Vector of arbitrary data types with same size?

I'm trying to implement a simple data structure that splits it's elements into buckets (vectors) of common size:

pub struct Storage{
    //The bins of
    bins: HashMap<std::any::TypeId, Box<Vec<?: SomeTrait>>,

}

I'm making the assumption here that everything with the same type id will have the same size (and I don't actually know if that is a guaranty given all the magic rust does with memory optimization. I could use a trait object, but I want the data to be in contiguous memory. How would I go about this? Still new to the more advanced parts of rust. Would need to implement a custom allocator or something?

You could look at how anymap does it. Its uses the Any trait and downcasts values.

1 Like

The only problem with anymap is that the values are stored via indirection (in a box). What I would like to do is store everything in contiguous memory, and somehow communicate to rust that all the data structures indeed have a common size. I could probably pull out a bunch of unsafe raw ptr stuff and get it done, but I would like to do something more idomatic.

Rust can't perform optimizations that would break the layout of a type, that would be insane.

However, there is one technical exception: dynamically-sized types of course have varying sizes, but they can be handled behind indirection only, so you will only ever directly interact with pointers to them anyway.
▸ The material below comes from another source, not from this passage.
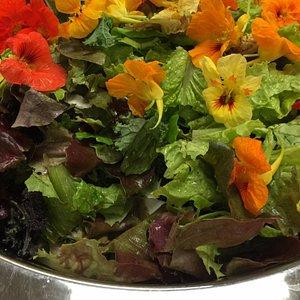 Yummy local greens with fresh flowers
So this is not really an issue.

By the way, Box<Vec<…>> is completely useless. Vec<…> already holds a heap buffer, there's no need for one more heap allocation and one more level of indirection there.

In your original post, the guarantee/assumption was weaker: it was that everything with the same type ID has the same size, not that everything has the same size – which, by the way, is simply not true.

I mean that everything in a common bin (same type id) has the same size. I'm unsure why I boxed the Vec! I meant: HashMap<std::any::TypeId, Vec<..>>
The trivial way to do this would be Vec<Box>, (or a reference) but this pretty much what anymap does, and unsuitable for my needs.
For each type id, I want to create a Vec that is able to store any other type of the same type id (but actually own the data, not just a ptr). Is this possible?

What about something like this?

use std::{
    any::{Any, TypeId},
    collections::HashMap,
};

#[derive(Default)]
pub struct AnyMap(HashMap<TypeId, Box<dyn Any>>);

impl AnyMap {
    pub fn push<T: 'static>(&mut self, value: T) {
        self.0
            .entry(TypeId::of::<T>())
            .or_insert_with(|| Box::new(Vec::<T>::new()))
            .downcast_mut::<Vec<T>>()
            .unwrap()
            .push(value);
    }

    pub fn get<T: 'static>(&self) -> &[T] {
        match self.0.get(&TypeId::of::<T>()) {
            Some(items) => items.downcast_ref::<Vec<T>>().unwrap(),
            None => &[],
        }
    }
}

(playground)

2 Likes

I don't think you can do that in safe code. The closest you can get is actually similar to your boxed vector, which still seems wasteful, but required due to the (current) inability to create a dyn Trait from an unsized value. (Edit: @Michael-F-Bryan beat me to it.)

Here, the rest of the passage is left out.